**Exercise directions**.
Extract the rows below from the one containing "Ежедневник датированный 2023" through the one containing "2019 Volkswagen Tiguan 2.0T SE 4Motion", both included, and copy each caption character for character, leaving out the pictures.

**Recorded data**.
########

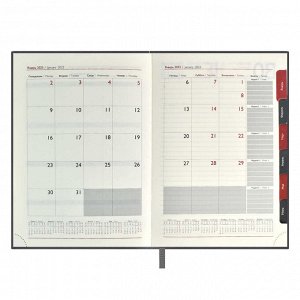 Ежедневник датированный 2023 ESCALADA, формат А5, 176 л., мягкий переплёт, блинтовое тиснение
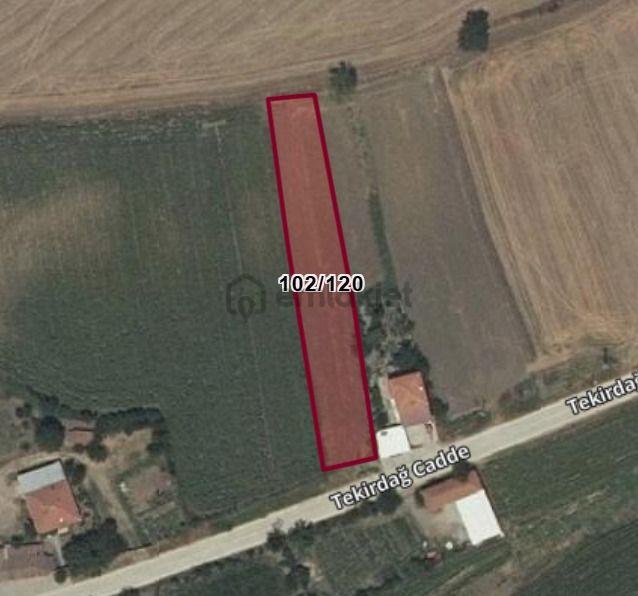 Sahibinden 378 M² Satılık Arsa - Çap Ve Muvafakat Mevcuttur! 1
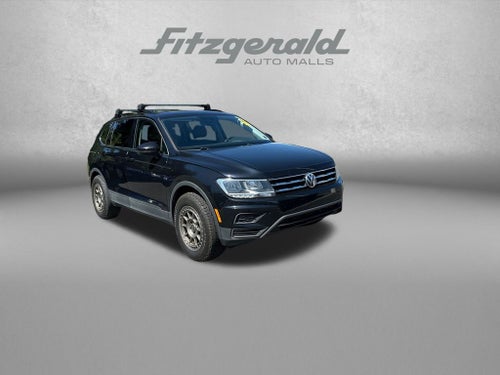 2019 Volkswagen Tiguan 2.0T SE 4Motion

########

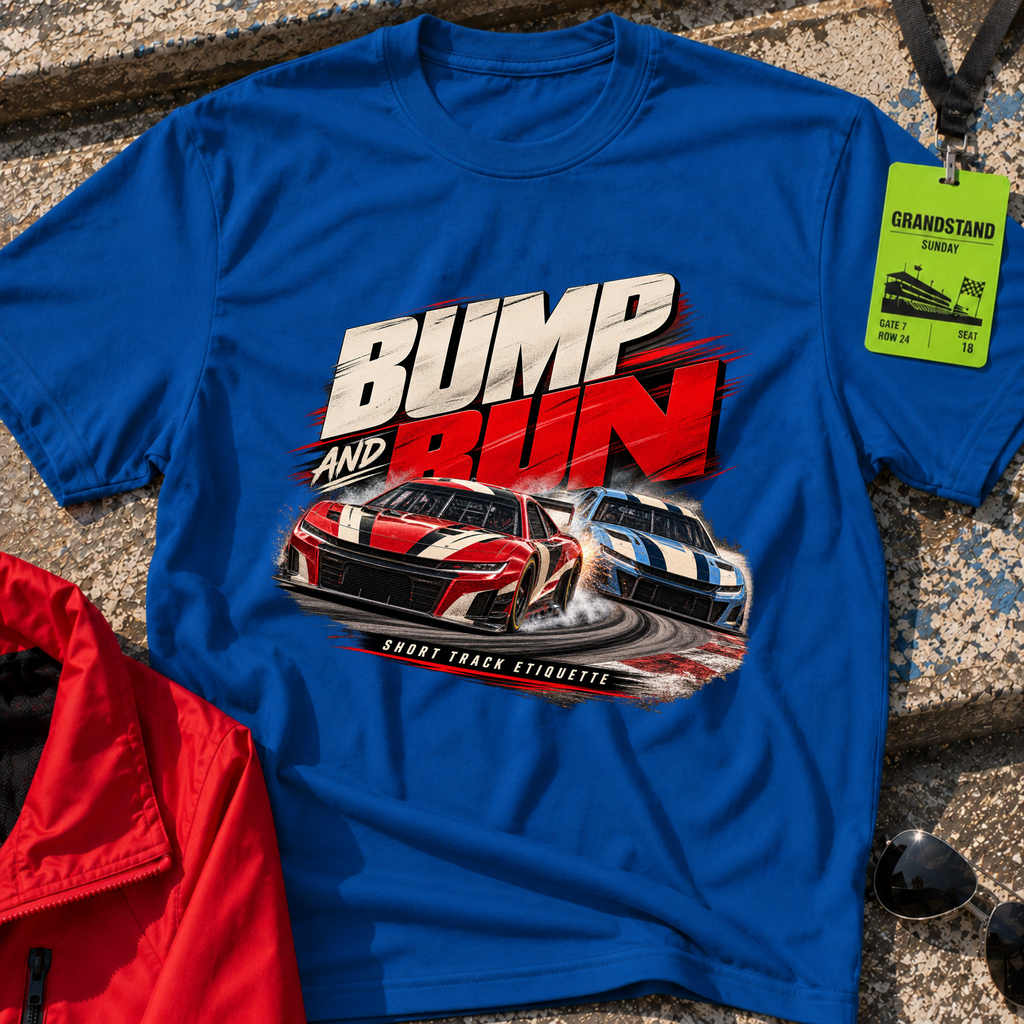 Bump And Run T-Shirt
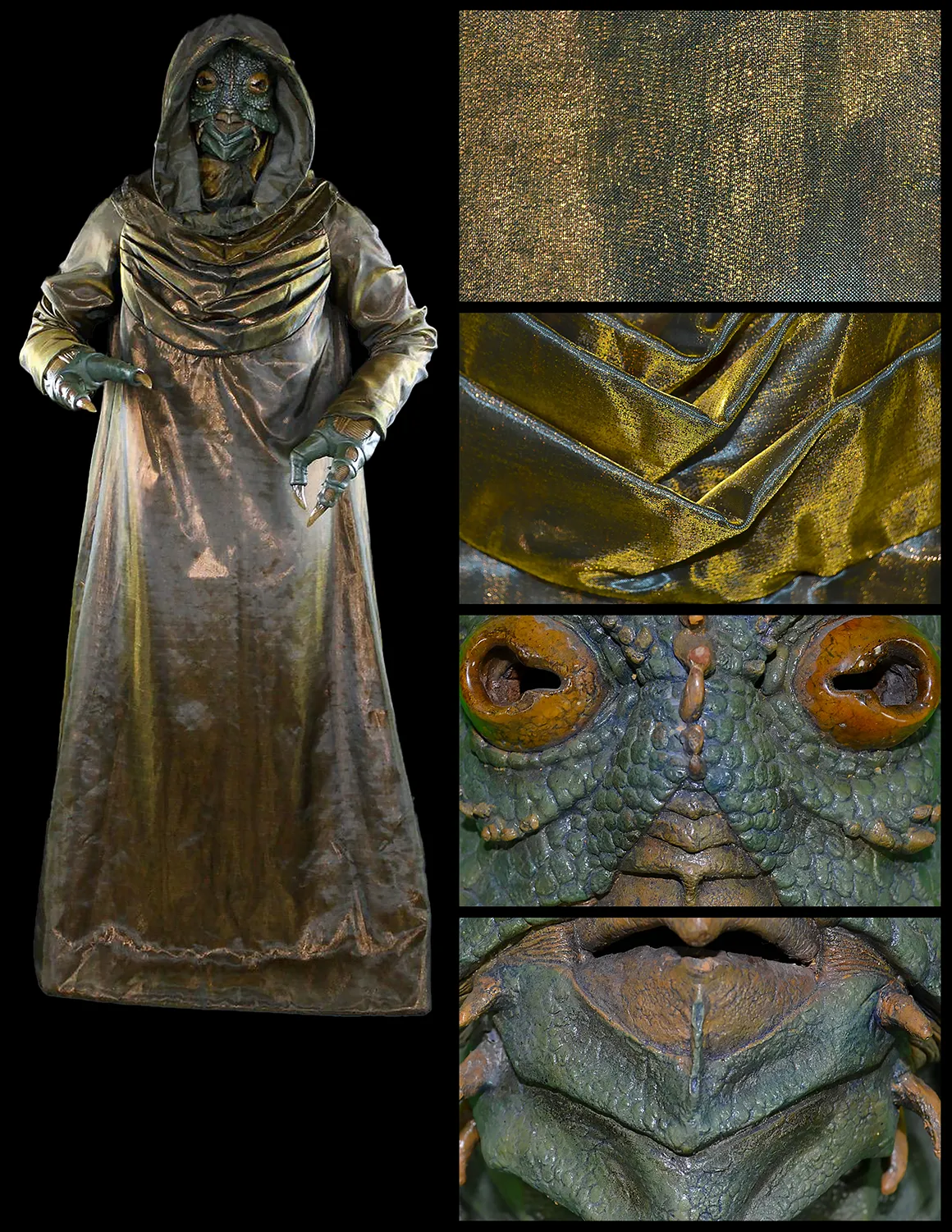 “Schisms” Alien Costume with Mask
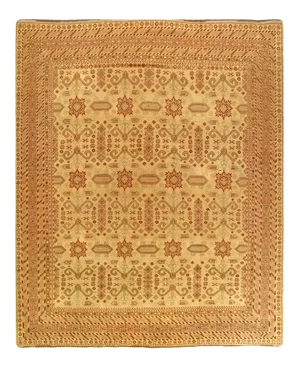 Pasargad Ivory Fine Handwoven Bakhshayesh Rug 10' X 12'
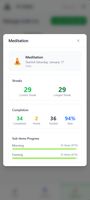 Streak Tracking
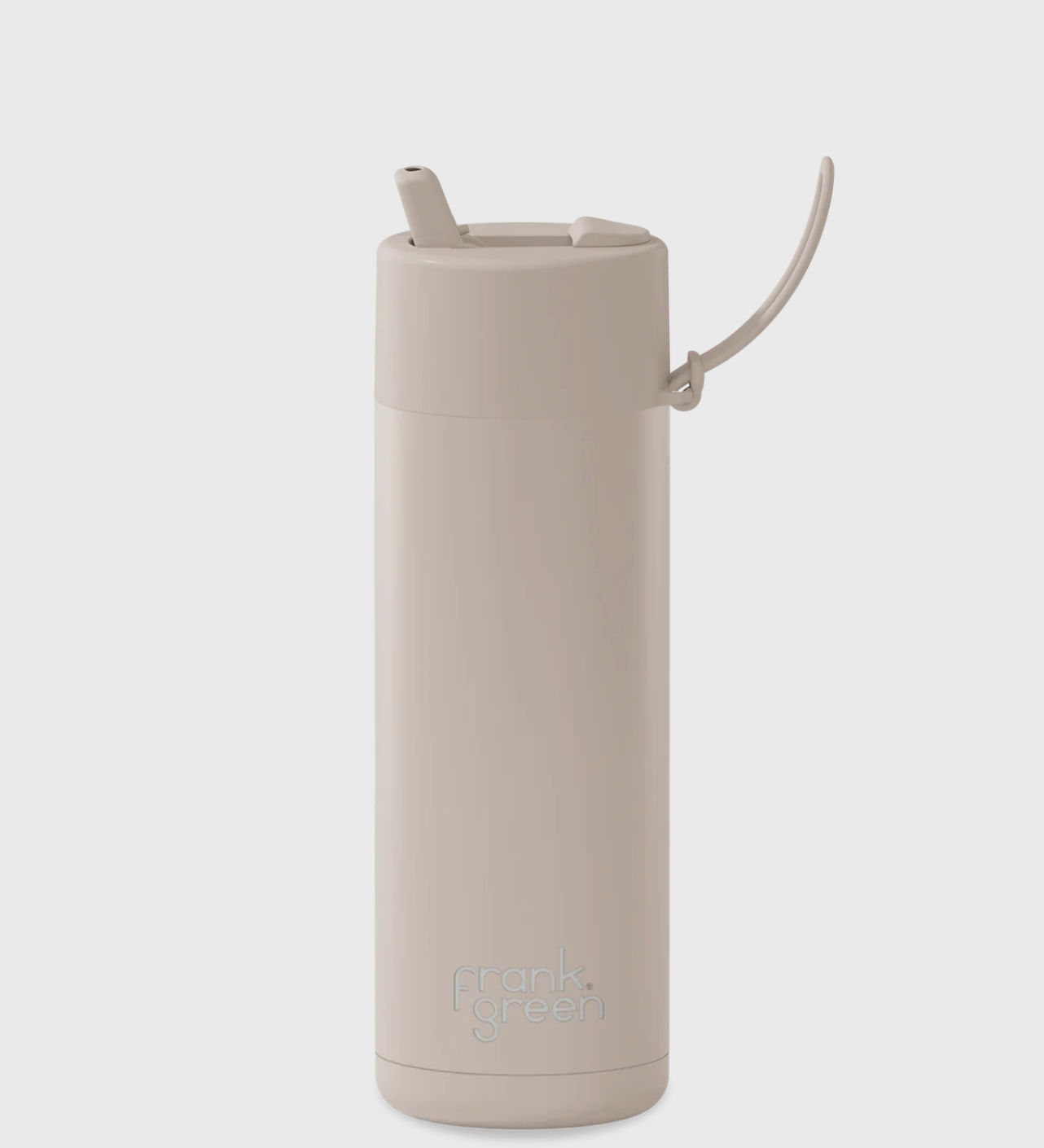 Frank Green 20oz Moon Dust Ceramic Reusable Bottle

########

**Answer section**.
 Ежедневник датированный 2023 ESCALADA, формат А5, 176 л., мягкий переплёт, блинтовое тиснение
 Sahibinden 378 M² Satılık Arsa - Çap Ve Muvafakat Mevcuttur! 1
 2019 Volkswagen Tiguan 2.0T SE 4Motion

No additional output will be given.